* [TEXTO DE LECTURA]:

Por Alberto Vergara. Politólogo.
Fuente- La República domingo 14 de diciembre
del 2025.
Adam Przeworski, uno de los
politólogos más reconocidos del mundo, en los últimos años ha
defendido una idea que puede ayudar a iluminar la gradual
descomposición y demolición de la democracia peruana.
(Digresión rápida: digo descomposición y
demolición porque con lo primero refiero a cuestiones históricas o sociales que
se imponen solas sobre la siempre precaria democracia peruana,
mientras que lo segundo alude a los actos deliberados de quienes buscan,
como los Saicos, demoler, demoler, demoler).
Regreso: lo
que Przeworski defiende es que las instituciones democráticas sufren problemas críticos bajo
dos situaciones. De un lado, cuando la gente reconoce que
los resultados electorales no tienen consecuencias
concretas para sus vidas. La segunda es la opuesta:
lo que se juega en las elecciones es demasiado crucial. El
costo que deben asumir quienes pierden las elecciones es exorbitante
y, por tanto, estas constituyen una amenaza peligrosa.
En síntesis, en el primer caso las elecciones no tienen
consecuencias importantes, en el otro son un asunto de vida o muerte.
Bueno, la trayectoria de la
democracia peruana de
los años 2000 puede ser descrita como una suerte de
péndulo de Przeworski: pasamos de la vigencia y
celebración del “piloto automático” que bypasseabaresultados
electorales al orden contemporáneo en el cual el
costo de protestar es una bala en la cabeza.
Hace trece años publiqué un ensayo titulado Alternancia
sin alternativa. Era el primer año de gobierno de
Ollanta Humala y después de haber erizado los terrores
más vetustos e inamovibles de nuestra sociedad prometiendo una
“gran transformación”, una vez en el poder resultó que la única
gran transformación de Humala fue la suya
propia transitando de comandante a cosito.

* [EXTRACTOS DE DATOS]:
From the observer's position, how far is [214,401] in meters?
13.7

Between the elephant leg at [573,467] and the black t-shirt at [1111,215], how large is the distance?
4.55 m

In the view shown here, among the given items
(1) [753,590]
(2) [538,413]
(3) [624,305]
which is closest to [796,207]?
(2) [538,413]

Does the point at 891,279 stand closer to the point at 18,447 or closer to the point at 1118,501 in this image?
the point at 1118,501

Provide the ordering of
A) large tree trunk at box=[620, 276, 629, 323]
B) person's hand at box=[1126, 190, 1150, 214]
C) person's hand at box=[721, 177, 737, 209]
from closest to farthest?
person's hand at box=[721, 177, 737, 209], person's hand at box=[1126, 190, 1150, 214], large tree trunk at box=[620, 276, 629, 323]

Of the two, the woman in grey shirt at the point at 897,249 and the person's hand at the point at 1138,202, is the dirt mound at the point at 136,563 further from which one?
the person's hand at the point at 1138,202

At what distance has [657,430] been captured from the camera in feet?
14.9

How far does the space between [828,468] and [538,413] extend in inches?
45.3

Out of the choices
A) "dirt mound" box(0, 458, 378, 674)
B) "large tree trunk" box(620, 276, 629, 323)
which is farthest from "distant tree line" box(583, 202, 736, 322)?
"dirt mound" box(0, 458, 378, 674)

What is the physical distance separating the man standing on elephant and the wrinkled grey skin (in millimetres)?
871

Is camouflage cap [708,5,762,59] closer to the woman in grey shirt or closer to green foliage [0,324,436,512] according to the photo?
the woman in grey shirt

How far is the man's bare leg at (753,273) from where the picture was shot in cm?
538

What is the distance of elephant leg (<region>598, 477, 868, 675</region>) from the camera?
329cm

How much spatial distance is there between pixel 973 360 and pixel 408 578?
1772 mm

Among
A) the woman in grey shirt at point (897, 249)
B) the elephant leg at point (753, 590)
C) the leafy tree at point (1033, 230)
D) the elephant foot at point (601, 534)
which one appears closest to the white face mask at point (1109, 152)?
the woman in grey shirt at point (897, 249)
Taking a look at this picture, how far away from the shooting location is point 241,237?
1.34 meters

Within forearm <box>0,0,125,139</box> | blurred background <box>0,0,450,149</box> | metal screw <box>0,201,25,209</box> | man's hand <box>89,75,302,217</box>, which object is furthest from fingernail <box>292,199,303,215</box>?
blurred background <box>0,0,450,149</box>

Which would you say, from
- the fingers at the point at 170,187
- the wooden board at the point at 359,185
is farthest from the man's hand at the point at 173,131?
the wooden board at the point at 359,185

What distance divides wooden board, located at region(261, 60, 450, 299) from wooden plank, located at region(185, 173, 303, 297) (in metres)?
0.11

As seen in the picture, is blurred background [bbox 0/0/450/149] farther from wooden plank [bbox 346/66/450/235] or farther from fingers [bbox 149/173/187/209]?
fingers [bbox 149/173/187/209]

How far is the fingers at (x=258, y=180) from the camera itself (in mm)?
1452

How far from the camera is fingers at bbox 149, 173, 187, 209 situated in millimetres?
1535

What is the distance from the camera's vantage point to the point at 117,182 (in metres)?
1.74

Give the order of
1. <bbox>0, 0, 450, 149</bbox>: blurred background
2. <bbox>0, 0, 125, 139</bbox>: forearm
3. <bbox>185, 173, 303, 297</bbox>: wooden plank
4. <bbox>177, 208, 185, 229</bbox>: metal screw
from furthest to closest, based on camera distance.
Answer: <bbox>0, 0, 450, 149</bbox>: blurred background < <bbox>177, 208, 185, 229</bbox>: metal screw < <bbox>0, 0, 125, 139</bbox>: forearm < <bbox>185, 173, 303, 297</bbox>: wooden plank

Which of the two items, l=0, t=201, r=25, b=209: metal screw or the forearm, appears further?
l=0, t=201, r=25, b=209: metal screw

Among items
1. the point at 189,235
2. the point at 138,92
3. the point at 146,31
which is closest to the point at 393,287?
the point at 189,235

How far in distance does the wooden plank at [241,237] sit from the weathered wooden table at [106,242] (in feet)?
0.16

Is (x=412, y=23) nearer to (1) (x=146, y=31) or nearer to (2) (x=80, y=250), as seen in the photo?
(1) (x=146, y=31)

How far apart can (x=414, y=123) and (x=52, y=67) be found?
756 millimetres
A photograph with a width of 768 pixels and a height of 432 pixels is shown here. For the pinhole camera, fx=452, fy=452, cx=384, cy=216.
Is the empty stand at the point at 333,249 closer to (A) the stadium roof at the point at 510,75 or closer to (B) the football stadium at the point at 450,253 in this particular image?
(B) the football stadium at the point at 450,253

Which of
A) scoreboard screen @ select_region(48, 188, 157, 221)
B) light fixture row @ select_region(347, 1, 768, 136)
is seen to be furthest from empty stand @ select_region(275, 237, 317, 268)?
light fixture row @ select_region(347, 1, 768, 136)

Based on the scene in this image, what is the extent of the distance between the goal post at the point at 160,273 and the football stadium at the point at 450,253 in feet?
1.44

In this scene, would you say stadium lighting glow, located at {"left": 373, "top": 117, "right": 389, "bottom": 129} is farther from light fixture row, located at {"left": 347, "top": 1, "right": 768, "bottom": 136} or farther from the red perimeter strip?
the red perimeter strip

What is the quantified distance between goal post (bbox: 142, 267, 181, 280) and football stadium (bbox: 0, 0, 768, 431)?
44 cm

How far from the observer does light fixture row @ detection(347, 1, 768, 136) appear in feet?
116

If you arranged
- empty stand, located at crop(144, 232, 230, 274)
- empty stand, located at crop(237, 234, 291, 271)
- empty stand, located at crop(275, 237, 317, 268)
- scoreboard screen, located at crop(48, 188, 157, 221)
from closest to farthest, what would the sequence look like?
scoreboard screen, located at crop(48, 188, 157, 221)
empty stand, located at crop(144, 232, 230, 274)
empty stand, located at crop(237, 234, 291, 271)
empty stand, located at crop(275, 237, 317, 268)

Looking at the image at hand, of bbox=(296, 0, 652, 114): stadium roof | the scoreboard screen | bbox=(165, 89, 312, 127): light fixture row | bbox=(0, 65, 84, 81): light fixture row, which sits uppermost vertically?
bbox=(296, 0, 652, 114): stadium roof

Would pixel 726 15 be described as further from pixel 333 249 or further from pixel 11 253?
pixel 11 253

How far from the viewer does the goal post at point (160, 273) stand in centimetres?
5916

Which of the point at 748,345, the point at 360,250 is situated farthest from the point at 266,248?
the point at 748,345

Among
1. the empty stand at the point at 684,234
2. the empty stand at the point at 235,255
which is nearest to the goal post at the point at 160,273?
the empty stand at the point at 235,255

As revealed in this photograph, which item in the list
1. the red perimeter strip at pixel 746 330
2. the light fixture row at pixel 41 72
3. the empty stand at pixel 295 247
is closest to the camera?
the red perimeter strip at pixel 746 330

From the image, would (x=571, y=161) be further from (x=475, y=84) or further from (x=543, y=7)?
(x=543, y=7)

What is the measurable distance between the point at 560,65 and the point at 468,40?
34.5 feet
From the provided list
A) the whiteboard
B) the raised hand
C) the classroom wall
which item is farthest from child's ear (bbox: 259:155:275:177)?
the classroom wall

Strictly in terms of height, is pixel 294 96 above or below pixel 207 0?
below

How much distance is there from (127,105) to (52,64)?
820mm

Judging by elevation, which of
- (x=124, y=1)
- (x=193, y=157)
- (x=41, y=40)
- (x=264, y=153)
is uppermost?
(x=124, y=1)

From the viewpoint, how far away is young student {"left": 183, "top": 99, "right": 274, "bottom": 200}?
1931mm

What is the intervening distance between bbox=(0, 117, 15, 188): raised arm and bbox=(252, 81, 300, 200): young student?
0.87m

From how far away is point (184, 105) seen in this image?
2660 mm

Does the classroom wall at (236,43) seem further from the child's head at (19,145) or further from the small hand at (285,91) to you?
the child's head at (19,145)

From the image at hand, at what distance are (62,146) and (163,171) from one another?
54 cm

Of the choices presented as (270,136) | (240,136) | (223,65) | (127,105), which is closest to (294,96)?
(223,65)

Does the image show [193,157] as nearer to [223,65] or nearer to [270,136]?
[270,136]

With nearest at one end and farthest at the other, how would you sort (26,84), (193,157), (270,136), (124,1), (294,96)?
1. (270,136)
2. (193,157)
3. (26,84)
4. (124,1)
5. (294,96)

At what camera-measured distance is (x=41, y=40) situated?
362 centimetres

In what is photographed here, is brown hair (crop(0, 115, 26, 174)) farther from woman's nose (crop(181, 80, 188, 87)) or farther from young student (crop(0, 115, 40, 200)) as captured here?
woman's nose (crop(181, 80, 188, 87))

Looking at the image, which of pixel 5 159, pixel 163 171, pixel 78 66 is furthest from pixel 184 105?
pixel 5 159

* [CONSIGNA 1]: Según el texto de lectura, ¿en qué dos situaciones sufren problemas críticos las instituciones democráticas para Przeworski?
* [CONSIGNA 2]: Convierte en una lista breve el párrafo del texto de lectura que comienza con «Hace trece años publiqué», sin perder sus datos principales.
Los registros no tienen ninguna función aquí.

* [RESPUESTA COMPLETA 1]: Cuando la gente reconoce que los resultados electorales no tienen consecuencias concretas para sus vidas, y cuando lo que se juega en las elecciones es demasiado crucial.

* [RESPUESTA COMPLETA 2]:
- Hace trece años se publicó el ensayo «Alternancia sin alternativa».
- Era el primer año del gobierno de Ollanta Humala.
- Humala había despertado los terrores más vetustos de la sociedad al prometer una «gran transformación».
- Ya en el poder, su única gran transformación fue la propia: pasó de comandante a «cosito».